Plus de deux ans après sa promulgation, la loi de bioéthique du 6 août 2004 commence à se concrétiser. L'une de ses dispositions les plus importantes et les plus controversées, la pratique dite du « bébé-médicament », va entrer en vigueur, le décret correspondant ayant été publié au Journal officiel le 23 décembre. Placée sous la tutelle de l’Agence de la biomédecine, cette technique s’adresse aux familles concernées par les maladies héréditaires « d’une particulière gravité, reconnues comme incurables au moment du diagnostic », précise le décret. La procédure de double diagnostic préimplantatoire (DPI) sur des cellules d’embryons conçus in vitro pourra être effectuée « de façon expérimentale en vue de la conception d’un enfant indemne de la maladie génétique recherchée et susceptible de soigner de façon "décisive" son aîné malade grâce aux cellules souches prélevées à partir du sang de cordon ombilical », a précisé l’Agence de la biomédecine, chargée de délivrer les autorisations au cas par cas. L’intervention médicale consiste en une fécondation in vitro (Fiv), un diagnostic préimplantatoire et une insémination artificielle.
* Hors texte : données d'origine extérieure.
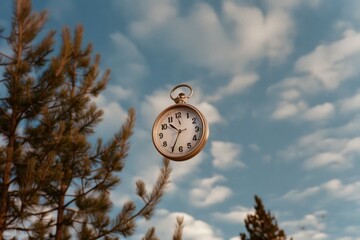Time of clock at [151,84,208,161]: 10:34
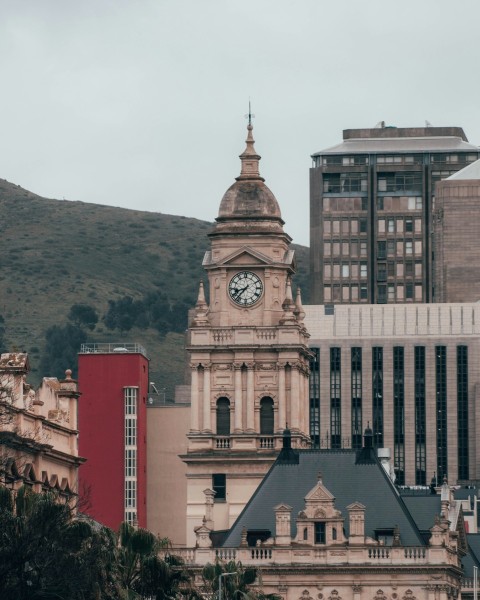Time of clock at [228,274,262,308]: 8:36
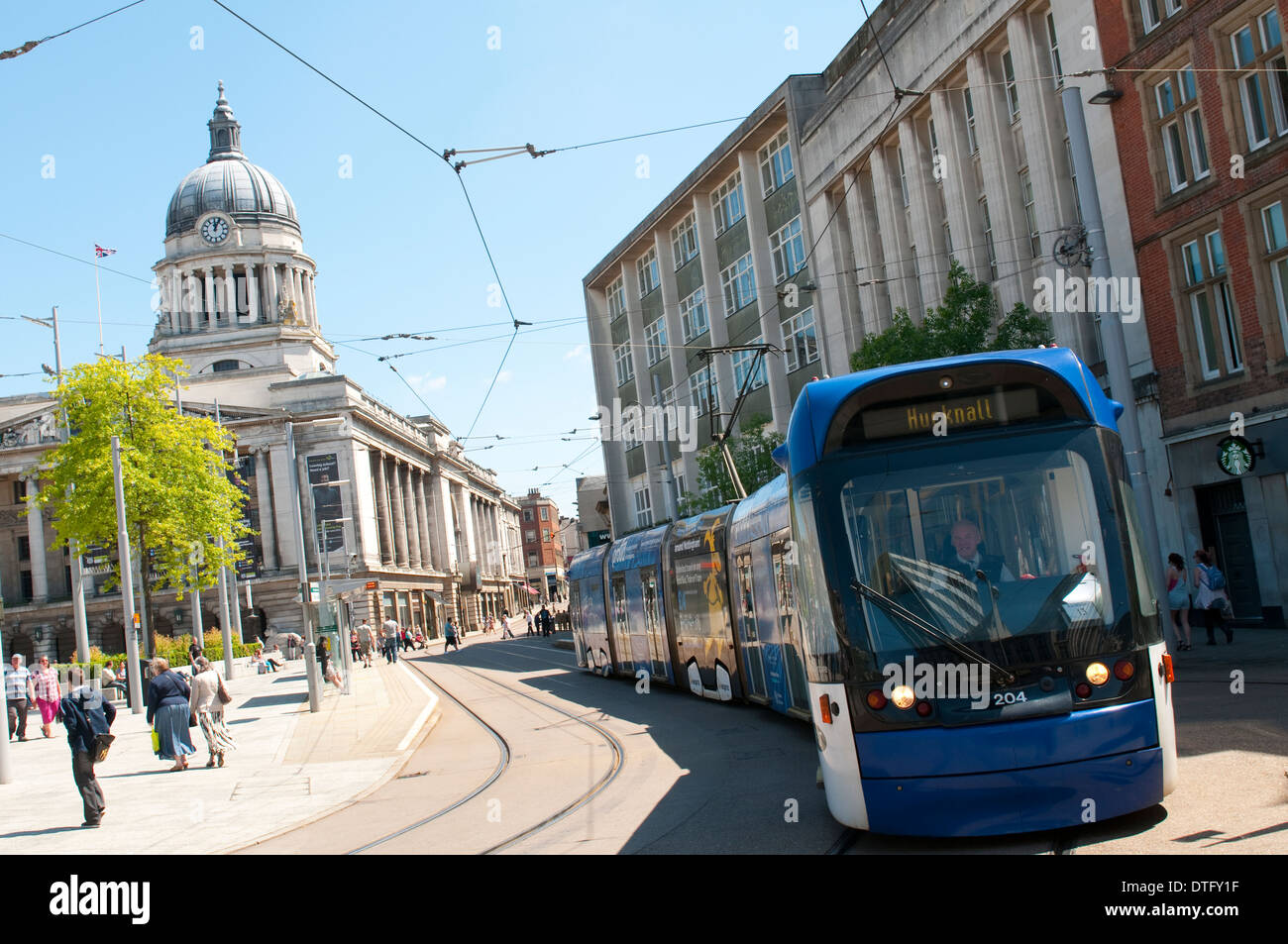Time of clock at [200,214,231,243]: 12:04
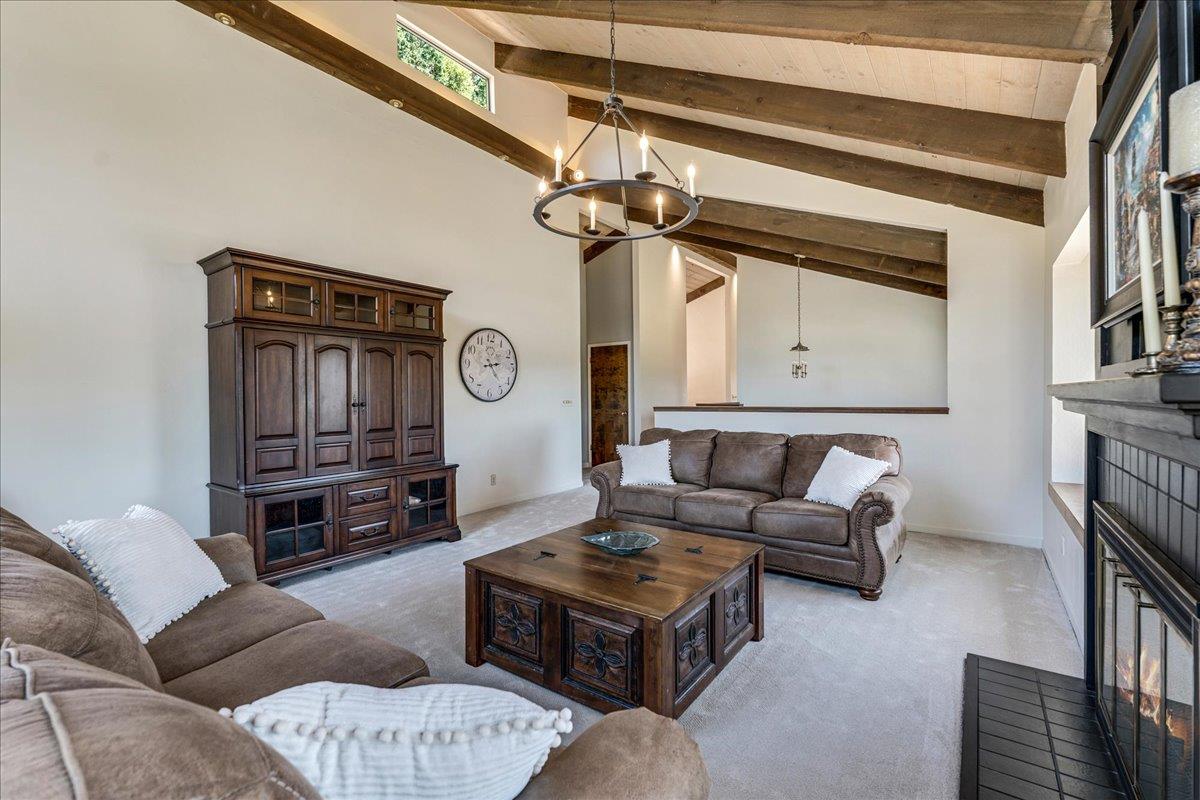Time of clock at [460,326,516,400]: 2:23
Le diagnostic préimplantatoire permettait déjà, en cas de probabilité de maladie génétique grave, que seuls les embryons « sains » soient transférés dans l’utérus de la mère après une Fiv. Il sera désormais possible d’effectuer un second test pour choisir, parmi ces embryons, celui ou ceux qui seraient des « donneurs » compatibles. A la naissance du deuxième enfant, des cellules issues du cordon ombilical ou, ultérieurement, de moelle osseuse, pourront servir de base pour le traitement de son aîné.

Cas exceptionnels

En France, seuls trois centres étaient autorisés à pratiquer le DPI. L’entrée en vigueur du nouveau décret va permettre à l’Agence de la biomédecine d’agréer les praticiens responsables de l’activité de diagnostic prénatal après avis de son conseil d’orientation, si la situation du couple concerné le justifie (caractère incurable de la maladie entraînant le décès dès les premières années de la vie, possibilité d’amélioration décisive de l’état de santé de l’enfant malade, consentement écrit et réitéré par les deux membres du couple). À l’Agence de la biomédecine ensuite d’autoriser de nouveaux centres pluridisciplinaires, d’évaluer et de contrôler ces activités. Une telle pratique est d'ores et déjà autorisée en Grande- Bretagne, en Belgique, en Espagne ainsi qu'aux États-Unis. Elle est, en revanche, prohibée dans de nombreux pays européens, parmi lesquels l'Italie et l'Allemagne. En France, elle ne sera autorisée que dans des cas exceptionnels, lorsqu’aucun donneur compatible n’aura pu être trouvé.

Fanny Rey
Photo DR

Image
Prélèvement d’une cellule embryonnaire
sur un embryon à neuf cellules,
en vue d’une analyse génétique.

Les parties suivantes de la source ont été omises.